The exercise -
Output each line exactly as it appears, skipping any embedded picture.

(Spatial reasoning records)
------------------------------

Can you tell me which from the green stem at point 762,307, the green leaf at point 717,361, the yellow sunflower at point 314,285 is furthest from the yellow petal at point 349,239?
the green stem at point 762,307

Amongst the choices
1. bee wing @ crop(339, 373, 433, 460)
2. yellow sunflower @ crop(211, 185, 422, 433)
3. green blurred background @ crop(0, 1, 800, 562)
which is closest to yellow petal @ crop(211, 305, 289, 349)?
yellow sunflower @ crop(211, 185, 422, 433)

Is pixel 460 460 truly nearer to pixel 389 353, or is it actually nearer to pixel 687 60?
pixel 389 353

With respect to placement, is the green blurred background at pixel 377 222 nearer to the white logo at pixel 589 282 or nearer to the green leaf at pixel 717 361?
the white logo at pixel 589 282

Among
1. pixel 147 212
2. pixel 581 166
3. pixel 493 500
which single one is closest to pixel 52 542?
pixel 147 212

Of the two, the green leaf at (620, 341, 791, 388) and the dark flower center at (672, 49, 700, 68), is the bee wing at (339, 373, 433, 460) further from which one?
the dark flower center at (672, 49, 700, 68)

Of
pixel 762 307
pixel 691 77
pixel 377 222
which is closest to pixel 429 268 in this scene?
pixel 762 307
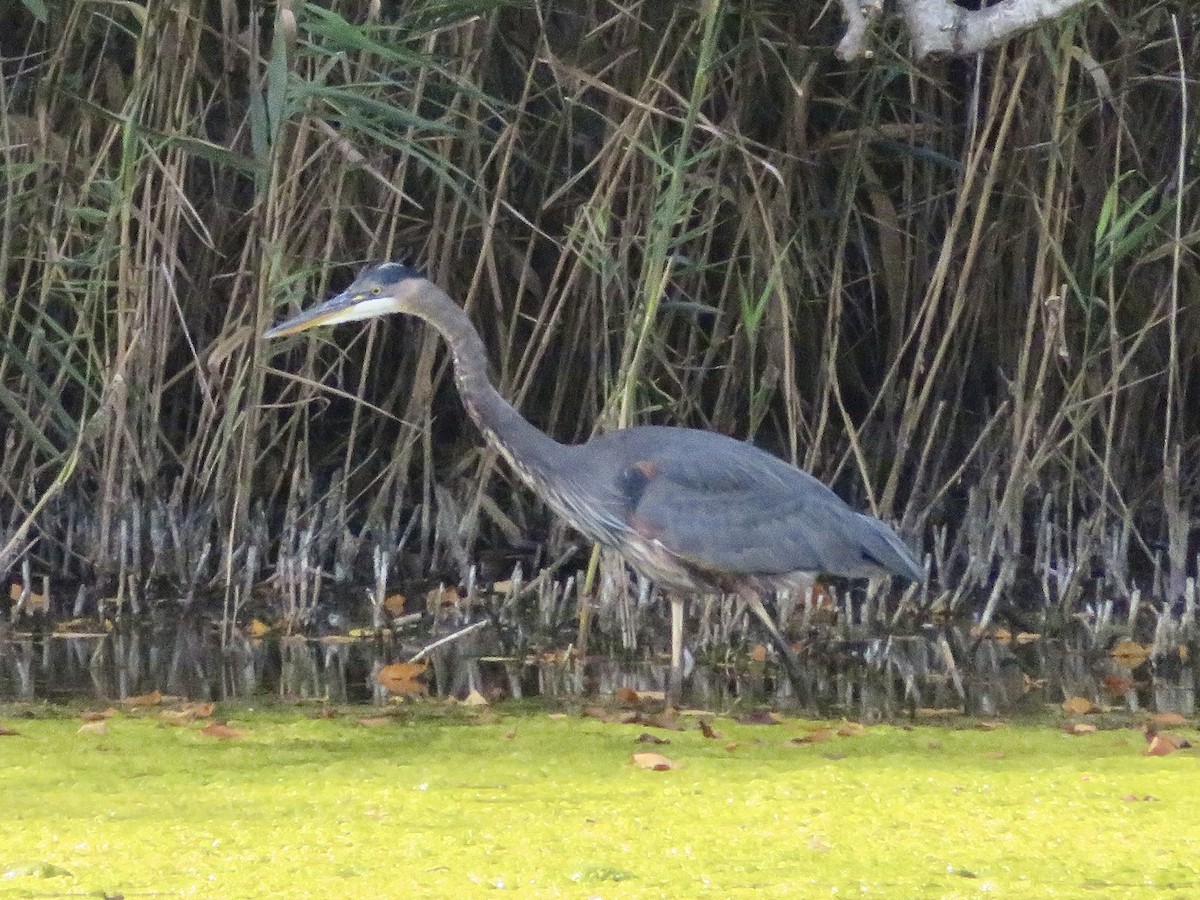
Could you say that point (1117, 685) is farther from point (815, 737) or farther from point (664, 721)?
point (664, 721)

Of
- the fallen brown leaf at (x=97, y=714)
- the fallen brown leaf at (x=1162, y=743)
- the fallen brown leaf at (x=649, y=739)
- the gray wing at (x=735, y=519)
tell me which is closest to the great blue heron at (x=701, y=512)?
the gray wing at (x=735, y=519)

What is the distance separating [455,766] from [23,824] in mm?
755

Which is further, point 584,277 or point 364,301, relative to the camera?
point 584,277

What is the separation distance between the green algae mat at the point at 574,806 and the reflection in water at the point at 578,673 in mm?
280

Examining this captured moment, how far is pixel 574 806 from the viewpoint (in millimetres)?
3000

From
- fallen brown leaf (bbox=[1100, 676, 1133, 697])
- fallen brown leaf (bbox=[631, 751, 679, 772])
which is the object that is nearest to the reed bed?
fallen brown leaf (bbox=[1100, 676, 1133, 697])

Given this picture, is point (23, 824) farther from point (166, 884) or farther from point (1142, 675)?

------------------------------

Solution to this task -
Can you tell me which from the green stem at point 762,307, the green leaf at point 717,361, the yellow sunflower at point 314,285 is furthest from the yellow petal at point 349,239?
the green stem at point 762,307

Amongst the choices
1. bee wing @ crop(339, 373, 433, 460)
2. yellow sunflower @ crop(211, 185, 422, 433)
3. green blurred background @ crop(0, 1, 800, 562)
which is closest to yellow petal @ crop(211, 305, 289, 349)?
yellow sunflower @ crop(211, 185, 422, 433)

Is pixel 460 460 truly nearer to pixel 389 353, or is it actually nearer to pixel 687 60?
pixel 389 353

With respect to placement, is the green blurred background at pixel 377 222 nearer to the white logo at pixel 589 282 or nearer to the green leaf at pixel 717 361?
the white logo at pixel 589 282

Among
1. pixel 147 212
2. pixel 581 166
3. pixel 493 500
which single one is closest to pixel 52 542?
pixel 147 212

Of the two, the green leaf at (620, 341, 791, 388) and the dark flower center at (672, 49, 700, 68), is the bee wing at (339, 373, 433, 460) further from which one?
the dark flower center at (672, 49, 700, 68)

Of
pixel 762 307
pixel 691 77
pixel 377 222
which is closest to pixel 429 268 in this scene?
pixel 762 307
Could you say that point (1117, 685) is farther from point (815, 737) or farther from point (664, 721)?
point (664, 721)

Of
- the fallen brown leaf at (x=97, y=714)
- the fallen brown leaf at (x=1162, y=743)
- the fallen brown leaf at (x=649, y=739)
- the gray wing at (x=735, y=519)
tell me which is closest to the great blue heron at (x=701, y=512)?
the gray wing at (x=735, y=519)

What is the distance separating [455,766] from [23,824] in mm?
755

Which is further, point 584,277 or point 364,301, relative to the camera?
point 584,277

What is the separation distance between the green algae mat at the point at 574,806 and the reflection in water at the point at 578,673 in mm?
280

Examining this captured moment, how far is pixel 574 806 from the viewpoint (in millimetres)?
3000

From
- fallen brown leaf (bbox=[1100, 676, 1133, 697])
- fallen brown leaf (bbox=[631, 751, 679, 772])
which is the object that is nearest to the reed bed?
fallen brown leaf (bbox=[1100, 676, 1133, 697])

Given this picture, is point (23, 824) farther from point (166, 884) or farther from point (1142, 675)?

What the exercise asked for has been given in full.